C. V. Raman discovered that when light interacts with a molecule the light can donate a small amount of energy to the molecule. As a result of this, the light changes its color and the molecule vibrates. The change of color can act as a ‘fingerprint’ for the molecule.
Raman spectroscopy relies on these fingerprints. It is used in laboratories all over the world to identify molecules, to analyze living cells without harming them, and to detect diseases such as cancer.
Beginnings
Chandrasekhara Venkata Raman was born on November 7, 1888 in the city of Trichinopoly, Madras Presidency, British India. Today the city is known as Tiruchirappalli and sits in the Indian state of Tamil Nadu.
Raman’s father was Chandrasekaran Ramanathan Iyer, a teacher of mathematics and physics. His mother was Parvathi Ammal, who was taught to read and write by her husband. At the time of Raman’s birth, the family lived on a low income. Raman was the second of eight children.
Raman’s family were Brahmins, the Hindu caste of priests and scholars. His father, however, paid little attention to religious matters: Raman grew up to share his father’s casual attitude to religion, but he did observe some Hindu rituals culturally and respected traditions such as vegetarianism.
When Raman was four years old his father got a better job, becoming a college lecturer, and the family moved to Waltair (now Visakhapatnam).
From a very young age Raman was interested in science, reading the books his father had used as a student. As he grew older, he started borrowing mathematics and physics books from his father’s college library. Entering his teenage years, he began learning from books his father had bought when he had intended taking a master’s degree in physics.
Beginning a Degree Course, aged 14
In 1903, aged just 14, Raman set off for the great city of Madras (now Chennai) to live in a hostel and begin a bachelor’s degree at Presidency College. When Raman returned home after his first year at college, his parents were shaken by his unhealthy appearance. They set up a house for him in Madras, where he could be looked after by his grandparents.
Raman was enormously enthusiastic about science. On vacations he would demonstrate experiments to his younger brothers and sisters.
He completed his degree in 1904, winning medals in physics and English. His British lecturers encouraged him to study for a master’s degree in the United Kingdom. Madras’s civil surgeon, however, told him that his health was not robust enough to withstand the British climate; he advised Raman to stay in India.

**Exercise**
Pick up the account of C. V. Raman's life right after its final sentence and carry it forward.

**Dataset extract**
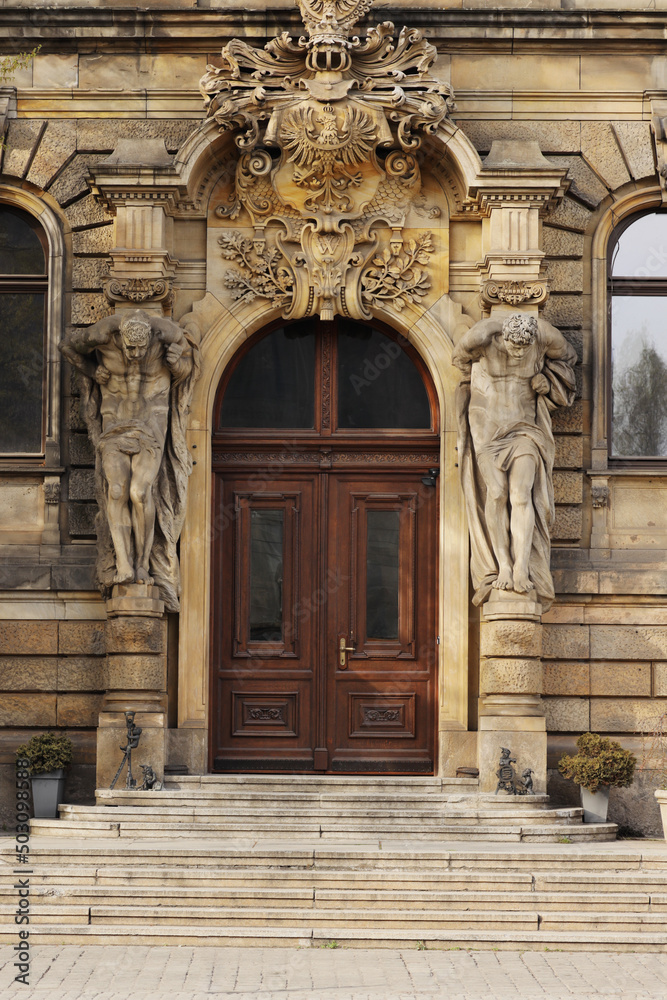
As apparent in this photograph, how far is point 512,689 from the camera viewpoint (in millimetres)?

**Response for this exercise**
This was probably excellent advice. The brilliant mathematician Srinivasa Ramanujan, born just a year before Raman, traveled from Madras to work at the University of Cambridge in 1914. Although this led to the creation of some exceptional mathematics, it had a severe impact on Ramanujan’s health.
Nobel Prize Winner Mistakes 18-year Old Raman for a Professor of Physics
Raman was awarded a scholarship and he remained at Presidency College to study for his master’s degree. His outstanding potential was recognized, and he was given unlimited access to the laboratories, where he pursued investigations of his own design.
In November 1906, aged 18, Raman had his first academic paper published. He had initially given it to one of his professors to read, but the professor had not bothered. Raman sent his paper directly to Philosophical Magazine and it was accepted. Its title was Unsymmetrical diffraction-bands due to a rectangular aperture: it was about the behavior of light.
Following the publication of his second paper in Philosophical Magazine, Raman received a letter from Lord Rayleigh, the eminent British physicist. Rayleigh, unaware that Raman was just a teenage student, sent his letter to “Professor Raman.”
In 1907, aged 19, Raman graduated with a master’s degree in physics, awarded with the highest distinction.
Full-time Government Administrator, Part-time Scientist
Although Raman was intent upon a scientific career, his brother persuaded him to take the civil service exams. Civil service jobs were highly paid and Raman’s family was deeply in debt.
For 10 years Raman worked as a civil servant in the Indian Finance Department in Calcutta (now Kolkata), rising quickly to a senior position. In his free time he carried out research into the physics of stringed instruments and drums. He did this work at the Indian Association for the Cultivation of Science (IACS).
The IACS had been in a state of hibernation until Raman stumbled upon it and set about reviving it. In addition to his research work, Raman gave public lectures in Calcutta popularizing science.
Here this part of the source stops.